Data shown:
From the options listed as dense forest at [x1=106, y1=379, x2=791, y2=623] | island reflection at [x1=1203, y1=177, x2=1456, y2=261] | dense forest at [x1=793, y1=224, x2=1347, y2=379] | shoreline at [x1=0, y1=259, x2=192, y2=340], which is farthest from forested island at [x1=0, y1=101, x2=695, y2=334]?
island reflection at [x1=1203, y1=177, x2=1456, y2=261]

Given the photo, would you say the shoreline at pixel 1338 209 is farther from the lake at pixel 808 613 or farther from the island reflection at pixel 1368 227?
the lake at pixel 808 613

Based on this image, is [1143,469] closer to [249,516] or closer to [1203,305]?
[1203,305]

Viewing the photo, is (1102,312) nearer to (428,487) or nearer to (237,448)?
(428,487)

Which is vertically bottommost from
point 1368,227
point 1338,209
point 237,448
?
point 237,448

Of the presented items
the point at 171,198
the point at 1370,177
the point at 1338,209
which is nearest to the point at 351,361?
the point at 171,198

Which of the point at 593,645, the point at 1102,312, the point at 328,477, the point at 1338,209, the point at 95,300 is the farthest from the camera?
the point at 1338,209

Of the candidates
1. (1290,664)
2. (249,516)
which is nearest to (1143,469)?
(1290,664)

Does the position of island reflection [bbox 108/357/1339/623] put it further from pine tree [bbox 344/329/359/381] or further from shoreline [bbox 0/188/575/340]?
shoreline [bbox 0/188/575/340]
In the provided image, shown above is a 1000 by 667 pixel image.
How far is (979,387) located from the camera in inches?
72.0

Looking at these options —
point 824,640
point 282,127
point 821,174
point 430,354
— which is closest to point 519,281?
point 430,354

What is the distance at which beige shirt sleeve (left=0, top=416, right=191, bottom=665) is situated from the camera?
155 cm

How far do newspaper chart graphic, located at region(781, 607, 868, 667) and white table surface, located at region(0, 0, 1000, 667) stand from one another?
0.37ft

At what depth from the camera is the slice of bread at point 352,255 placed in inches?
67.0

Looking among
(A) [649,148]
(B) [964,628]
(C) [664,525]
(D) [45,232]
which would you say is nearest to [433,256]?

Aim: Please quote the records above exactly, without skipping a line.

Correct answer:
From the options listed as dense forest at [x1=106, y1=379, x2=791, y2=623] | island reflection at [x1=1203, y1=177, x2=1456, y2=261] | dense forest at [x1=793, y1=224, x2=1347, y2=379] | shoreline at [x1=0, y1=259, x2=192, y2=340], which is farthest from forested island at [x1=0, y1=101, x2=695, y2=334]?
island reflection at [x1=1203, y1=177, x2=1456, y2=261]

Given the photo, would you say the shoreline at pixel 1338 209 is farther from the lake at pixel 808 613 or farther from the island reflection at pixel 1368 227?
the lake at pixel 808 613

Based on this image, is [1143,469] closer to [249,516] or closer to [1203,305]?
[1203,305]

Viewing the photo, is (1102,312) nearer to (428,487) or nearer to (237,448)?
(428,487)

Which is vertically bottommost from
point 1368,227
point 1338,209
point 237,448
?
point 237,448

Of the presented items
the point at 171,198
the point at 1370,177
the point at 1338,209
which is nearest to the point at 351,361?
the point at 171,198

Which of the point at 593,645, the point at 1102,312, the point at 328,477, the point at 1338,209, the point at 95,300 is the farthest from the camera?
the point at 1338,209

Of the candidates
1. (1290,664)
2. (249,516)
which is nearest to (1143,469)?
(1290,664)

Does the position of island reflection [bbox 108/357/1339/623] put it further from pine tree [bbox 344/329/359/381] or further from shoreline [bbox 0/188/575/340]?
shoreline [bbox 0/188/575/340]
In the provided image, shown above is a 1000 by 667 pixel image.
How far is (979,387) located from the camera in inches?
72.0

Looking at these options —
point 824,640
point 282,127
point 821,174
point 430,354
— which is closest to point 519,281?
point 430,354

What is the distance at which beige shirt sleeve (left=0, top=416, right=191, bottom=665) is situated from the camera?
155 cm

How far do newspaper chart graphic, located at region(781, 607, 868, 667) and white table surface, located at region(0, 0, 1000, 667) stand from one another?
0.37ft

At what depth from the camera is the slice of bread at point 352,255 placed in inches?
67.0

Looking among
(A) [649,148]
(B) [964,628]
(C) [664,525]
(D) [45,232]
which would you say is nearest to [433,256]?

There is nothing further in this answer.